EXERCISE DESCRIPTION:
Rewrite the rows below as a numbered list, leaving out any blank lines.

Short descriptive captions:
• • • • • • •

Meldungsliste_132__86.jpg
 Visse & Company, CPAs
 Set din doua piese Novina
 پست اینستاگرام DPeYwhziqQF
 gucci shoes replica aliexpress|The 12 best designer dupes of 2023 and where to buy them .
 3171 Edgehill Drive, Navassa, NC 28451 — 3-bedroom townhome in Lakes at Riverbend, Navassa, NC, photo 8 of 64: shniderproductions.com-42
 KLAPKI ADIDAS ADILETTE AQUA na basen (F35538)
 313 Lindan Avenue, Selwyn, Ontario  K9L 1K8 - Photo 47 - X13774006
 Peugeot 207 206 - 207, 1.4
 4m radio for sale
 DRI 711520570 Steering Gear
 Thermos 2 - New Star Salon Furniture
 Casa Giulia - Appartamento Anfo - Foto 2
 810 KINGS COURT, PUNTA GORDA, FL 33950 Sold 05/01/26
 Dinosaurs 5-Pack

• • • • • • •

TASK SOLUTION:
1. Meldungsliste_132__86.jpg
2.  Visse & Company, CPAs
3.  Set din doua piese Novina
4.  پست اینستاگرام DPeYwhziqQF
5.  gucci shoes replica aliexpress|The 12 best designer dupes of 2023 and where to buy them .
6.  3171 Edgehill Drive, Navassa, NC 28451 — 3-bedroom townhome in Lakes at Riverbend, Navassa, NC, photo 8 of 64: shniderproductions.com-42
7.  KLAPKI ADIDAS ADILETTE AQUA na basen (F35538)
8.  313 Lindan Avenue, Selwyn, Ontario  K9L 1K8 - Photo 47 - X13774006
9.  Peugeot 207 206 - 207, 1.4
10.  4m radio for sale
11.  DRI 711520570 Steering Gear
12.  Thermos 2 - New Star Salon Furniture
13.  Casa Giulia - Appartamento Anfo - Foto 2
14.  810 KINGS COURT, PUNTA GORDA, FL 33950 Sold 05/01/26
15.  Dinosaurs 5-Pack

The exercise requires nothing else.